An Introduction of System-Scientific Approaches to Cognitive Security

TL;DR

This paper introduces system-scientific approaches to cognitive security in Human-Cyber-Physical Systems, addressing vulnerabilities of human cognition exploited by attacks and proposing defense strategies for secure integration of AI and humans.

Contribution

It presents a new paradigm of cognitive security, distinguishes it from related concepts, and advocates for system scientific methods to develop quantitative and transferable defense solutions.

Findings

Cognitive security differs from cognitive reliability and involves a unique CIA triad.

Cognitive attacks exploit vulnerabilities in human cognition within HCPSs.
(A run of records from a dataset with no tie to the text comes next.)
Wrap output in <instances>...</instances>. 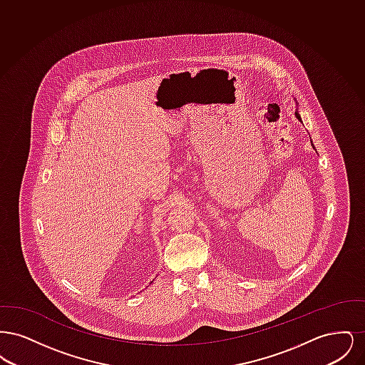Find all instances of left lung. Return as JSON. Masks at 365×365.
<instances>
[{
  "label": "left lung",
  "instance_id": "8db88e82",
  "mask_svg": "<svg viewBox=\"0 0 365 365\" xmlns=\"http://www.w3.org/2000/svg\"><path fill=\"white\" fill-rule=\"evenodd\" d=\"M295 116H297V119H298V120H299V122H301V116H299V115H298V112H295Z\"/></svg>",
  "mask_w": 365,
  "mask_h": 365
}]
</instances>
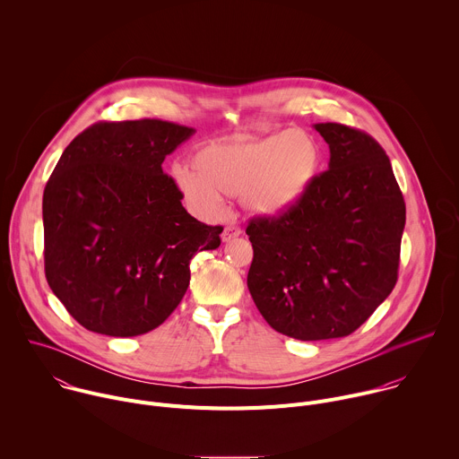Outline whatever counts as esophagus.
I'll return each instance as SVG.
<instances>
[{
  "instance_id": "obj_1",
  "label": "esophagus",
  "mask_w": 459,
  "mask_h": 459,
  "mask_svg": "<svg viewBox=\"0 0 459 459\" xmlns=\"http://www.w3.org/2000/svg\"><path fill=\"white\" fill-rule=\"evenodd\" d=\"M239 234H241V229H239L238 225L230 223V225H227V227L223 229V232H221V239H223V241H230V239L238 238Z\"/></svg>"
}]
</instances>
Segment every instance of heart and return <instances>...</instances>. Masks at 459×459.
I'll return each instance as SVG.
<instances>
[{
    "label": "heart",
    "instance_id": "b5f03b06",
    "mask_svg": "<svg viewBox=\"0 0 459 459\" xmlns=\"http://www.w3.org/2000/svg\"><path fill=\"white\" fill-rule=\"evenodd\" d=\"M323 166L319 140L300 129L236 136L200 145L191 168L173 171L184 202L204 218L221 212L225 196H239L257 216H281L308 195Z\"/></svg>",
    "mask_w": 459,
    "mask_h": 459
}]
</instances>
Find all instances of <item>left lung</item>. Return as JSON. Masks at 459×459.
I'll return each instance as SVG.
<instances>
[{
    "mask_svg": "<svg viewBox=\"0 0 459 459\" xmlns=\"http://www.w3.org/2000/svg\"><path fill=\"white\" fill-rule=\"evenodd\" d=\"M330 145L328 171L281 216H257L247 284L259 314L297 341L360 328L398 279L405 202L382 145L335 122L314 126Z\"/></svg>",
    "mask_w": 459,
    "mask_h": 459,
    "instance_id": "8db88e82",
    "label": "left lung"
}]
</instances>
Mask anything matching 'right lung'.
<instances>
[{
	"mask_svg": "<svg viewBox=\"0 0 459 459\" xmlns=\"http://www.w3.org/2000/svg\"><path fill=\"white\" fill-rule=\"evenodd\" d=\"M193 133L159 118L97 122L61 155L43 195L45 273L86 330L159 328L187 291L195 254L220 247L223 227L193 218L162 171Z\"/></svg>",
	"mask_w": 459,
	"mask_h": 459,
	"instance_id": "right-lung-1",
	"label": "right lung"
}]
</instances>
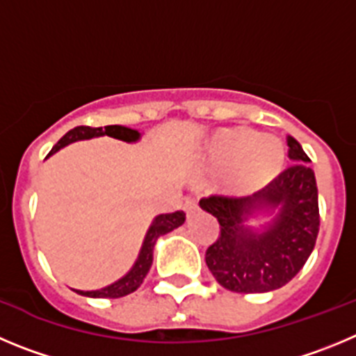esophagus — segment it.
Returning <instances> with one entry per match:
<instances>
[{
	"label": "esophagus",
	"mask_w": 356,
	"mask_h": 356,
	"mask_svg": "<svg viewBox=\"0 0 356 356\" xmlns=\"http://www.w3.org/2000/svg\"><path fill=\"white\" fill-rule=\"evenodd\" d=\"M198 209V200L195 197L184 198V211L186 213H195Z\"/></svg>",
	"instance_id": "esophagus-1"
}]
</instances>
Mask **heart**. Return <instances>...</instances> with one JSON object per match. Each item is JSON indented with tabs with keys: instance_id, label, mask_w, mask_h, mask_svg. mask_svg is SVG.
<instances>
[{
	"instance_id": "obj_1",
	"label": "heart",
	"mask_w": 356,
	"mask_h": 356,
	"mask_svg": "<svg viewBox=\"0 0 356 356\" xmlns=\"http://www.w3.org/2000/svg\"><path fill=\"white\" fill-rule=\"evenodd\" d=\"M286 150L273 134L252 129H225L206 147L204 166L213 174H223L232 190L252 191L266 186L284 165Z\"/></svg>"
}]
</instances>
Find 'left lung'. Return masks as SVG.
<instances>
[{
	"mask_svg": "<svg viewBox=\"0 0 356 356\" xmlns=\"http://www.w3.org/2000/svg\"><path fill=\"white\" fill-rule=\"evenodd\" d=\"M291 163L270 188L254 197L211 195L200 206L220 223L206 264L220 286L232 293H268L286 286L312 254L319 232L316 175L302 145L287 136ZM278 209L274 223L255 233L244 223L255 210Z\"/></svg>",
	"mask_w": 356,
	"mask_h": 356,
	"instance_id": "1",
	"label": "left lung"
}]
</instances>
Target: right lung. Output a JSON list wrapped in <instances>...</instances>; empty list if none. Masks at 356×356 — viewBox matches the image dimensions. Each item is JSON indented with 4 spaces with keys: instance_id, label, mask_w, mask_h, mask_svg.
<instances>
[{
    "instance_id": "1",
    "label": "right lung",
    "mask_w": 356,
    "mask_h": 356,
    "mask_svg": "<svg viewBox=\"0 0 356 356\" xmlns=\"http://www.w3.org/2000/svg\"><path fill=\"white\" fill-rule=\"evenodd\" d=\"M111 136V138L124 140V142H136L140 138V133L134 129L124 126H104V127H90V126H78L74 129H70L65 136L58 140V143L51 149L49 154L60 150L62 147L69 145L72 142H78V140H88L94 138V136ZM186 220V213L182 211H175V213L168 214H159L156 216V220L150 225L149 232L145 236V241H143L142 252L138 255V261L134 262L133 270L126 275L124 278H120L118 282L111 284V286L104 287V289L99 291H76V293L83 294V296L88 298H122L127 294L134 293L143 284V278L149 273L150 266H152V250H154V243L159 236L166 232H172L174 229H177L179 225H182Z\"/></svg>"
}]
</instances>
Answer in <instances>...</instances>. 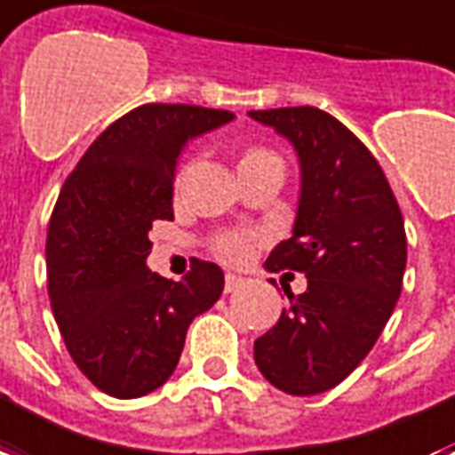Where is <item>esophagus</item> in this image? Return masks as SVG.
<instances>
[{"mask_svg":"<svg viewBox=\"0 0 455 455\" xmlns=\"http://www.w3.org/2000/svg\"><path fill=\"white\" fill-rule=\"evenodd\" d=\"M241 283H243L241 276H235V274H227V279H224V291H227V293H234V291L238 289Z\"/></svg>","mask_w":455,"mask_h":455,"instance_id":"1","label":"esophagus"}]
</instances>
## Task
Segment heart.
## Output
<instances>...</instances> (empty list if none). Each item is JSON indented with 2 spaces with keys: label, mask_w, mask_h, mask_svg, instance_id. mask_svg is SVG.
I'll list each match as a JSON object with an SVG mask.
<instances>
[{
  "label": "heart",
  "mask_w": 455,
  "mask_h": 455,
  "mask_svg": "<svg viewBox=\"0 0 455 455\" xmlns=\"http://www.w3.org/2000/svg\"><path fill=\"white\" fill-rule=\"evenodd\" d=\"M258 157H274L269 150H262V148H255L243 159H258ZM259 241V234L255 231H224L214 238V252L220 255L224 262L228 265H243L248 262L255 251V245Z\"/></svg>",
  "instance_id": "b5f03b06"
}]
</instances>
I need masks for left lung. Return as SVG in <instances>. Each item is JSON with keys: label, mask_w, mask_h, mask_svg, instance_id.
Wrapping results in <instances>:
<instances>
[{"label": "left lung", "mask_w": 455, "mask_h": 455, "mask_svg": "<svg viewBox=\"0 0 455 455\" xmlns=\"http://www.w3.org/2000/svg\"><path fill=\"white\" fill-rule=\"evenodd\" d=\"M251 116L289 138L300 159L293 235L269 252L267 269L307 276L305 293L286 291L291 305L255 341V363L276 389L315 396L363 363L396 307L403 214L379 162L331 114L282 107Z\"/></svg>", "instance_id": "obj_1"}]
</instances>
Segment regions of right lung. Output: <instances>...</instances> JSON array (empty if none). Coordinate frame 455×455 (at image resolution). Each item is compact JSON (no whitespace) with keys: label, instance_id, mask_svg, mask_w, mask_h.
<instances>
[{"label":"right lung","instance_id":"right-lung-1","mask_svg":"<svg viewBox=\"0 0 455 455\" xmlns=\"http://www.w3.org/2000/svg\"><path fill=\"white\" fill-rule=\"evenodd\" d=\"M234 114L143 104L100 133L61 186L47 228V293L71 358L97 389L138 398L179 365L186 331L224 291L197 259L183 282L150 272L148 231L172 221L176 159Z\"/></svg>","mask_w":455,"mask_h":455}]
</instances>
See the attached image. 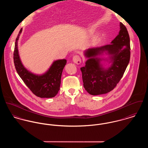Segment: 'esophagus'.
Returning <instances> with one entry per match:
<instances>
[{
    "label": "esophagus",
    "instance_id": "esophagus-1",
    "mask_svg": "<svg viewBox=\"0 0 148 148\" xmlns=\"http://www.w3.org/2000/svg\"><path fill=\"white\" fill-rule=\"evenodd\" d=\"M73 62L76 64H80L81 62V59L79 55H75L72 58Z\"/></svg>",
    "mask_w": 148,
    "mask_h": 148
}]
</instances>
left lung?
<instances>
[{"mask_svg": "<svg viewBox=\"0 0 148 148\" xmlns=\"http://www.w3.org/2000/svg\"><path fill=\"white\" fill-rule=\"evenodd\" d=\"M119 34L111 44L89 49L85 55L89 59L80 68L85 89L91 95L106 94L112 90L121 80L130 60V38L126 27L120 23ZM107 51L113 63L107 69L100 64L96 56Z\"/></svg>", "mask_w": 148, "mask_h": 148, "instance_id": "8db88e82", "label": "left lung"}]
</instances>
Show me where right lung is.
<instances>
[{
	"label": "right lung",
	"instance_id": "1",
	"mask_svg": "<svg viewBox=\"0 0 148 148\" xmlns=\"http://www.w3.org/2000/svg\"><path fill=\"white\" fill-rule=\"evenodd\" d=\"M20 29L16 38L14 53L15 68L25 85L36 96L40 98H52L58 94L61 83L63 69L67 63L66 59L55 61L43 75H36L28 71L23 65L18 52L17 43L22 32Z\"/></svg>",
	"mask_w": 148,
	"mask_h": 148
}]
</instances>
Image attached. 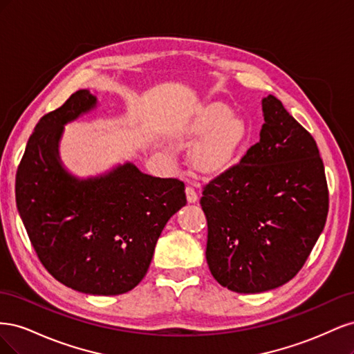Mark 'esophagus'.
I'll return each mask as SVG.
<instances>
[{
	"instance_id": "34e87169",
	"label": "esophagus",
	"mask_w": 354,
	"mask_h": 354,
	"mask_svg": "<svg viewBox=\"0 0 354 354\" xmlns=\"http://www.w3.org/2000/svg\"><path fill=\"white\" fill-rule=\"evenodd\" d=\"M186 196H187V201H189V202H196V201H198V194H196L195 187L187 186V187H186Z\"/></svg>"
}]
</instances>
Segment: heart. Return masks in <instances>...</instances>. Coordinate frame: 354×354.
Instances as JSON below:
<instances>
[{"mask_svg": "<svg viewBox=\"0 0 354 354\" xmlns=\"http://www.w3.org/2000/svg\"><path fill=\"white\" fill-rule=\"evenodd\" d=\"M241 140V131L232 122H221L198 147L199 164L207 169H217L232 158Z\"/></svg>", "mask_w": 354, "mask_h": 354, "instance_id": "1", "label": "heart"}]
</instances>
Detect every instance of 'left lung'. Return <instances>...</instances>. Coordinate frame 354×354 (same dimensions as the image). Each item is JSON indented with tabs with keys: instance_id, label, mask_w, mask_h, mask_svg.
Wrapping results in <instances>:
<instances>
[{
	"instance_id": "left-lung-1",
	"label": "left lung",
	"mask_w": 354,
	"mask_h": 354,
	"mask_svg": "<svg viewBox=\"0 0 354 354\" xmlns=\"http://www.w3.org/2000/svg\"><path fill=\"white\" fill-rule=\"evenodd\" d=\"M260 140L241 162L203 186L207 263L220 285L241 294L270 291L301 270L328 216L319 149L269 94Z\"/></svg>"
}]
</instances>
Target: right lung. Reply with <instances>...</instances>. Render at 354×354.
Listing matches in <instances>:
<instances>
[{
    "label": "right lung",
    "instance_id": "obj_1",
    "mask_svg": "<svg viewBox=\"0 0 354 354\" xmlns=\"http://www.w3.org/2000/svg\"><path fill=\"white\" fill-rule=\"evenodd\" d=\"M97 108L80 90L44 115L16 174V203L32 246L60 283L90 295L131 291L147 273L167 221L186 205L185 183L125 162L80 178L62 164L65 125Z\"/></svg>",
    "mask_w": 354,
    "mask_h": 354
}]
</instances>
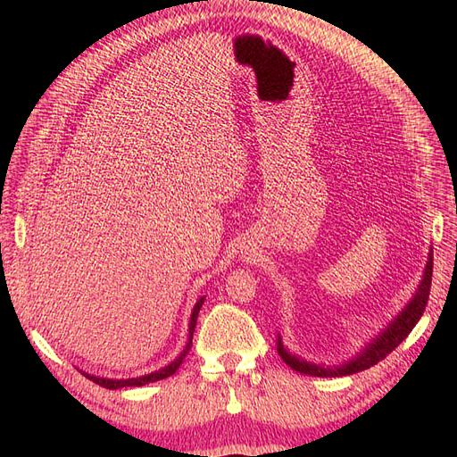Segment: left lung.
Returning a JSON list of instances; mask_svg holds the SVG:
<instances>
[{"label": "left lung", "mask_w": 457, "mask_h": 457, "mask_svg": "<svg viewBox=\"0 0 457 457\" xmlns=\"http://www.w3.org/2000/svg\"><path fill=\"white\" fill-rule=\"evenodd\" d=\"M431 278H433V250L428 253L427 265L423 270V280L418 287L416 295L411 297V301L403 309L395 320L386 326L379 336H376V339H371L366 349L358 353L353 361L339 364V366H324V364H312L303 361V358L295 356L289 353L284 345L282 339L278 336V354L282 356V361L299 373H305V376H314V378H341V376H351V373L368 370L371 366H376L379 361L393 353L400 343H403L410 331L413 329V326L418 324V320L421 318L427 301H428V292H431Z\"/></svg>", "instance_id": "left-lung-1"}]
</instances>
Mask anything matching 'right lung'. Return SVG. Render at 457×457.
Wrapping results in <instances>:
<instances>
[{
    "mask_svg": "<svg viewBox=\"0 0 457 457\" xmlns=\"http://www.w3.org/2000/svg\"><path fill=\"white\" fill-rule=\"evenodd\" d=\"M204 299H205V297H202V299L196 303V305H195V309H192L190 324H188V343H187V347L183 349L181 354H179V356L175 358V361H173L171 364H168V366L158 370V371H152V373H148V376L131 378V379H106V378L91 376V373H86V371H81V370H79V371L84 373V376H86L87 379H91L93 383L104 386V389H121V386H143V385H146V383H154V381H160V379H165V378L173 376V373L177 371V368L181 366L183 358L188 354V351H190V347H192V334H195L196 320H198V312H200V309H202V305H204Z\"/></svg>",
    "mask_w": 457,
    "mask_h": 457,
    "instance_id": "obj_1",
    "label": "right lung"
}]
</instances>
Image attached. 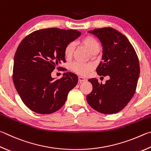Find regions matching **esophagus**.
Returning <instances> with one entry per match:
<instances>
[{
	"instance_id": "esophagus-1",
	"label": "esophagus",
	"mask_w": 151,
	"mask_h": 151,
	"mask_svg": "<svg viewBox=\"0 0 151 151\" xmlns=\"http://www.w3.org/2000/svg\"><path fill=\"white\" fill-rule=\"evenodd\" d=\"M86 81V78L83 77V76H78V82H80V83H82V82H84V81Z\"/></svg>"
}]
</instances>
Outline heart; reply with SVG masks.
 Segmentation results:
<instances>
[{
    "instance_id": "heart-1",
    "label": "heart",
    "mask_w": 151,
    "mask_h": 151,
    "mask_svg": "<svg viewBox=\"0 0 151 151\" xmlns=\"http://www.w3.org/2000/svg\"><path fill=\"white\" fill-rule=\"evenodd\" d=\"M81 43L86 46L90 53L93 55L98 54L100 51L101 47L100 43L98 42L96 39H95L94 37L90 36V35H87V36L83 38L81 40ZM75 48V44L73 42H68L65 46L64 55L66 58L69 59L73 56ZM70 69L78 75L85 76L92 70V65L90 63H86L75 61L73 63H71Z\"/></svg>"
}]
</instances>
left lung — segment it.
<instances>
[{
  "label": "left lung",
  "instance_id": "1",
  "mask_svg": "<svg viewBox=\"0 0 151 151\" xmlns=\"http://www.w3.org/2000/svg\"><path fill=\"white\" fill-rule=\"evenodd\" d=\"M88 32L99 38L103 46L98 75H108L109 79L104 84L96 78L89 79L92 90L86 100L100 113H117L127 105L135 92L140 73L137 55L127 38L116 29L96 28Z\"/></svg>",
  "mask_w": 151,
  "mask_h": 151
}]
</instances>
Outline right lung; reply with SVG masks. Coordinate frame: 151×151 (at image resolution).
Returning <instances> with one entry per match:
<instances>
[{
  "mask_svg": "<svg viewBox=\"0 0 151 151\" xmlns=\"http://www.w3.org/2000/svg\"><path fill=\"white\" fill-rule=\"evenodd\" d=\"M81 35L74 29L57 28L36 30L24 37L16 49L12 78L22 102L33 111L50 114L64 105L68 93L78 83V76L64 73L59 79L51 73L65 63L64 48Z\"/></svg>",
  "mask_w": 151,
  "mask_h": 151,
  "instance_id": "right-lung-1",
  "label": "right lung"
}]
</instances>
System scientific perspectives enable modular and multi-scale solutions for cognitive security.

Abstract

Human cognitive capacities and the needs of human-centric solutions for "Industry 5.0" make humans an indispensable component in Cyber-Physical Systems (CPSs), referred to as Human-Cyber-Physical Systems (HCPSs), where AI-powered technologies are incorporated to assist and augment humans. The close integration between humans and technologies in Section 1.1 and cognitive attacks in Section 1.2.4 poses emerging security challenges, where attacks can exploit vulnerabilities of human cognitive processes, affect their behaviors, and ultimately damage the HCPS. Defending HCPSs against cognitive attacks requires a new security paradigm, which we refer to as "cognitive security" in Section 1.2.5. The vulnerabilities of human cognitive systems and the associated methods of exploitation distinguish cognitive security from "cognitive reliability" and give rise to a distinctive CIA triad, as shown in Sections 1.2.5.1 and 1.2.5.2, respectively. Section 1.2.5.3 introduces cognitive and technical defense methods that deter the kill chain of cognitive attacks and achieve cognitive security. System scientific perspectives in Section 1.3 offer a promising direction to address the new challenges of cognitive security by developing quantitative, modular, multi-scale, and transferable solutions.